| Stored entries |

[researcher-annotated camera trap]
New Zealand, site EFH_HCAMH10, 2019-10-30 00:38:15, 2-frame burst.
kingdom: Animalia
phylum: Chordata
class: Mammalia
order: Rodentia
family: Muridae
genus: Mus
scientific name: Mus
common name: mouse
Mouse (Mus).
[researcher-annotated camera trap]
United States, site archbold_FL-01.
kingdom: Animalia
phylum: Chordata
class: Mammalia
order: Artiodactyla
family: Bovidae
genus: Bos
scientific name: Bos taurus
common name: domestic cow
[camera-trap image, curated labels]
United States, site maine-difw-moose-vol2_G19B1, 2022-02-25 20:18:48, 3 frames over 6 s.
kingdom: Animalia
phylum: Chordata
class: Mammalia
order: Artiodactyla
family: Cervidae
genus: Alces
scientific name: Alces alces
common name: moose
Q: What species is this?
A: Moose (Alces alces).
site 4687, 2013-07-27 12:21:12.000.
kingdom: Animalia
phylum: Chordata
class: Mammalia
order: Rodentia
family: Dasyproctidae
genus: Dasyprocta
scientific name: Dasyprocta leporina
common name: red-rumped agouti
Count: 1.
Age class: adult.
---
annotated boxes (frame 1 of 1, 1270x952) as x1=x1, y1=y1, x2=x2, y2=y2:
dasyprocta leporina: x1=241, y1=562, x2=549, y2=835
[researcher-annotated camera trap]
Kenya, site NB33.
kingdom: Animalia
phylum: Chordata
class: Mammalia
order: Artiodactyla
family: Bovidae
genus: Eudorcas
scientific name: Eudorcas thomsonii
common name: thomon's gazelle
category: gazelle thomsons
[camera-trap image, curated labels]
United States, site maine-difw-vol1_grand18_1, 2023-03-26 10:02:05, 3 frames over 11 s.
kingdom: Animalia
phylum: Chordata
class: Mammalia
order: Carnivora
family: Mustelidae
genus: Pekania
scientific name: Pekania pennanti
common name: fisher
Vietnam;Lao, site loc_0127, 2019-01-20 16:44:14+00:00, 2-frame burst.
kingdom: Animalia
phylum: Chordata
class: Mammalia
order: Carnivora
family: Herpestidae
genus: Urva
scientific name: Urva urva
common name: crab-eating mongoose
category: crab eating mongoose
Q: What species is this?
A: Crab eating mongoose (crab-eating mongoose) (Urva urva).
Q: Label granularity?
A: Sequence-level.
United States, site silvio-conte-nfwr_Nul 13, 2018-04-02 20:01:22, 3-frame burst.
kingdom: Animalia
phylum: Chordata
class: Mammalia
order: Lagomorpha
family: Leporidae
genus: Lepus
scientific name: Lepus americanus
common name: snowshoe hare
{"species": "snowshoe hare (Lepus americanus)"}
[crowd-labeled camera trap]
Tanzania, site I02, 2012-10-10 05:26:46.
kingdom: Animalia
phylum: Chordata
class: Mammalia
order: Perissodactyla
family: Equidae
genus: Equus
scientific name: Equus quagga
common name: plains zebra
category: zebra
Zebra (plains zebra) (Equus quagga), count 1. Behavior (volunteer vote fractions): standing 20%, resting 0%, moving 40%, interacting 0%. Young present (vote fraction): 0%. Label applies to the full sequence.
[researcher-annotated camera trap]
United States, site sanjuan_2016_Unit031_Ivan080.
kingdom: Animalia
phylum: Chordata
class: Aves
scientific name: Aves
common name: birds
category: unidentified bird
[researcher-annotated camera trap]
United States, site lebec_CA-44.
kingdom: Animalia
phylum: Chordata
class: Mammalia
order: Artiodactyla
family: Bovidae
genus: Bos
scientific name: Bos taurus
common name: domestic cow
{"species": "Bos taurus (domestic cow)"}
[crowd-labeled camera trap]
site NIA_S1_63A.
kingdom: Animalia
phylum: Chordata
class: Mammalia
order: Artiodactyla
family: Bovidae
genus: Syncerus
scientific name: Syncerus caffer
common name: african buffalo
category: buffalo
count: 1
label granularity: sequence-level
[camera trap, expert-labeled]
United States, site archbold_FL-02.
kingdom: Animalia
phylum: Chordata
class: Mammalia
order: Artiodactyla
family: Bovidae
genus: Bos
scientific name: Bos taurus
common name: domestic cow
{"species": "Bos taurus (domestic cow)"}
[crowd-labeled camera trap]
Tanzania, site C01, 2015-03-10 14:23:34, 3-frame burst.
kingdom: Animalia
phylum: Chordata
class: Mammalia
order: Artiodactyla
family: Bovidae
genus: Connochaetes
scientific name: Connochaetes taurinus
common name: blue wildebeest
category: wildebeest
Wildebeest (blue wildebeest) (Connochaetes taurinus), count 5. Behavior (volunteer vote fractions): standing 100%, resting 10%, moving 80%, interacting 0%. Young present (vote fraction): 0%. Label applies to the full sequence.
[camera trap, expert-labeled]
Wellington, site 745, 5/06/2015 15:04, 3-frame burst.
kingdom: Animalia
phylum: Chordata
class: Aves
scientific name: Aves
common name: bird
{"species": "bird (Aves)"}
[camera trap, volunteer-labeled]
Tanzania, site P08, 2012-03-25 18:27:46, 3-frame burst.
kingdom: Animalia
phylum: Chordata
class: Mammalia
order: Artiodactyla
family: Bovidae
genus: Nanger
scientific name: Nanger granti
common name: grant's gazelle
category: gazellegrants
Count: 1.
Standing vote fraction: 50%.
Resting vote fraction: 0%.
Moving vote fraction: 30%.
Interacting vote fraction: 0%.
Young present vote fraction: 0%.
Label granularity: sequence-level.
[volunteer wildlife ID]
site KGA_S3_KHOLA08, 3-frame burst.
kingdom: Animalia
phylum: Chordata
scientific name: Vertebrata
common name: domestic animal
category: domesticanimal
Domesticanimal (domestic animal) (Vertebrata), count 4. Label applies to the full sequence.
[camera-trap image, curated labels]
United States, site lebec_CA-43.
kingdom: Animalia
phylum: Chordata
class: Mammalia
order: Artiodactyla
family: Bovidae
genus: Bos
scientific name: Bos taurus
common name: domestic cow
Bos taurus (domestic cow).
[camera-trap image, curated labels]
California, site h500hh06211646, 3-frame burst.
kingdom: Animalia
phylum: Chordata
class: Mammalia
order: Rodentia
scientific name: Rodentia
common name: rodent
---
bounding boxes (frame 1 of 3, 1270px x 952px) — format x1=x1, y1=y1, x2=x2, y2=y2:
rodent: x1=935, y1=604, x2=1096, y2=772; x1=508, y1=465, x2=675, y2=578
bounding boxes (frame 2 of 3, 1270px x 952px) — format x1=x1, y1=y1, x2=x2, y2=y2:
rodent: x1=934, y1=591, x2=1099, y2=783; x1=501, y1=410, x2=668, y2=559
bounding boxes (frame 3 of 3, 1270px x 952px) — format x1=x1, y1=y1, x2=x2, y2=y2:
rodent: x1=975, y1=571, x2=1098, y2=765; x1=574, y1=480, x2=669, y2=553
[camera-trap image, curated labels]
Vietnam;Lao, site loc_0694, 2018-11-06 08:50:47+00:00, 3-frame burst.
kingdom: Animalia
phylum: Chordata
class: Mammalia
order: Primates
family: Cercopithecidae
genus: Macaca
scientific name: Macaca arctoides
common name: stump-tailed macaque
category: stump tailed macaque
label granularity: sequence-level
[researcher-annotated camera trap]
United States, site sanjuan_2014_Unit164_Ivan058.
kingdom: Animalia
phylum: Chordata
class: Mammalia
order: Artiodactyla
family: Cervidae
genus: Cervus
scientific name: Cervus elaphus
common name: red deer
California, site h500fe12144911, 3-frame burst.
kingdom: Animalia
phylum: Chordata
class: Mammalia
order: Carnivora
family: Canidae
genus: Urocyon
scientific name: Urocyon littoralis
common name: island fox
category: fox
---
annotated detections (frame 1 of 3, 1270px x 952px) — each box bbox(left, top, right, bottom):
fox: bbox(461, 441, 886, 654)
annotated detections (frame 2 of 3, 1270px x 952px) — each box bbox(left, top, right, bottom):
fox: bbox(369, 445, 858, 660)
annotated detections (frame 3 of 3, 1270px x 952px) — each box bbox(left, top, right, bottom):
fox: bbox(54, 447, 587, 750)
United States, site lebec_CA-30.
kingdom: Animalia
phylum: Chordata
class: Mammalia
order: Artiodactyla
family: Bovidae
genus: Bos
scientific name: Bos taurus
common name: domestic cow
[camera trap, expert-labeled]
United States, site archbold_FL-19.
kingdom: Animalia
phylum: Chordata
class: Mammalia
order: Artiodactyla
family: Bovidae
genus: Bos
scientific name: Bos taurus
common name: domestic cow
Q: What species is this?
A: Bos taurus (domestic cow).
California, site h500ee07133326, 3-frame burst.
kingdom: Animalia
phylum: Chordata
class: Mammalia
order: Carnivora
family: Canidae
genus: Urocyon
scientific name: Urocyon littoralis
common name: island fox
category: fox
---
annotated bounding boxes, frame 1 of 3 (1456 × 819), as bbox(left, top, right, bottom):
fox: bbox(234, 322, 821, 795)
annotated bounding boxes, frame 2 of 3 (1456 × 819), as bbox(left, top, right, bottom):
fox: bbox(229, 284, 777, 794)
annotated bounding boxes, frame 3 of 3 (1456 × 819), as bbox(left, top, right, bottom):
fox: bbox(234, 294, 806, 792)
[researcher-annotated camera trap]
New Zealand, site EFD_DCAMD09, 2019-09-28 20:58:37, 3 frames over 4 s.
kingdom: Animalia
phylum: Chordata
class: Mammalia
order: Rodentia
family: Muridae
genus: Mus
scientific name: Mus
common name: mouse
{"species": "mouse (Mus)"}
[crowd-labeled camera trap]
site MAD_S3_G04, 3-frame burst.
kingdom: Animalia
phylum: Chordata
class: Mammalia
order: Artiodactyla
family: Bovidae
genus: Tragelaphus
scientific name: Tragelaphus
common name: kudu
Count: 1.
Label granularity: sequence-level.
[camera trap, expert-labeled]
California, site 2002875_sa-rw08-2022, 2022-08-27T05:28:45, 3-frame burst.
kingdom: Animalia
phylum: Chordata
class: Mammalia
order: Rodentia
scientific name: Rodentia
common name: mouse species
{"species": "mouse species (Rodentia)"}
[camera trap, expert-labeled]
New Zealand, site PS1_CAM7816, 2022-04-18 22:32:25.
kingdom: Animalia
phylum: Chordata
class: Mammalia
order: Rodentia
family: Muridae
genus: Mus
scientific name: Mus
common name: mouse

| PROBLEM STATEMENT |
Transcribe the records above exactly, from the opening line down to and including the line with "United States, site archbold_FL-01.".

| WRITTEN RESPONSE |
[researcher-annotated camera trap]
New Zealand, site EFH_HCAMH10, 2019-10-30 00:38:15, 2-frame burst.
kingdom: Animalia
phylum: Chordata
class: Mammalia
order: Rodentia
family: Muridae
genus: Mus
scientific name: Mus
common name: mouse
Mouse (Mus).
[researcher-annotated camera trap]
United States, site archbold_FL-01.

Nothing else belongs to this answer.